Summer is a season of fun; but for soybean plants, summer can be anything but pleasant. July and August often bring a variety of serious stresses, including water challenges (too much or, more often, too little), excessive heat, and disease and insect pressure. Though these stresses can and do lead to yield loss, there are things you can do in-season to help mitigate the situation. Here are a few ideas to help minimize in-season yield loss.

4 steps to minimizing in-season yield loss

1. Use in-season imagery to identify stressed areas.
2. Dig up some roots; take soil samples.
3. Look at leaves.
4. Increase your management; take tissue samples.

Use in-season imagery to identify stressed areas.
Whether the stresses in your soybean fields result from lack of fertility, drainage problems, compaction or something else, satellite imagery enables you to see crop development variability in each field. This lets you determine what is causing problems so that you and your local agronomist can address them promptly.
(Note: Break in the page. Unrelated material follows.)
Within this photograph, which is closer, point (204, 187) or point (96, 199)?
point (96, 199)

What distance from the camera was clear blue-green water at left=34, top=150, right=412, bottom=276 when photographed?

In-season imagery is also an excellent tool for determining where to take tissue and soil samples to identify nutrient deficiencies, and to calculate variable-rate prescriptions to fertilize undernourished parts of the field. It can also help you decide where to place crop protection products.

Dig up some roots.
As a complement to in-season imagery, get out into your fields with a shovel, dig up some roots and inspect nodules to make sure they are developing well and are insect- and disease-free. If you do spot problems, address them with the appropriate crop protection product. If a root dig or soil sample shows a problem with soybean cyst nematodes or fungal diseases, for example, you can get on it right away.

Look at leaves.
Keeping the trifoliate and petiole healthy is critical, because this leads to healthy flowers and pods. If you can keep one additional pod per plant, you can garner between 2 and 2.5 bushels of yield. If you can keep that leaf healthy, there’s a chance you can keep that pod healthy and prevent abortion. Keep fungus and rust away from that leaf, and keep insects from chewing holes in it, because a leaf with holes in it doesn’t capture sunlight effectively. This is where you can get aphids. R1 (first flowering) is an excellent time to fertilize. Check in at R3 to ensure pods are healthy.

Increase your management.
Soybeans respond to management. A common practice here in Illinois and throughout the Midwest is putting two years’ worth of fertilizer down just ahead of corn and letting it slide over into soybeans. What happens is, the corn uses pretty much all of that fertilizer, especially with the tremendous corn yields the past couple of years. Be sure you fertilize in the year you’re planting soybeans. Soybean plants like fertilizer, and they’re likely to perform better when it is adequate. Taking a tissue sample using a program such as NutriSolutions 360™ from WinField can determine what nutrients your soybean plants may be lacking.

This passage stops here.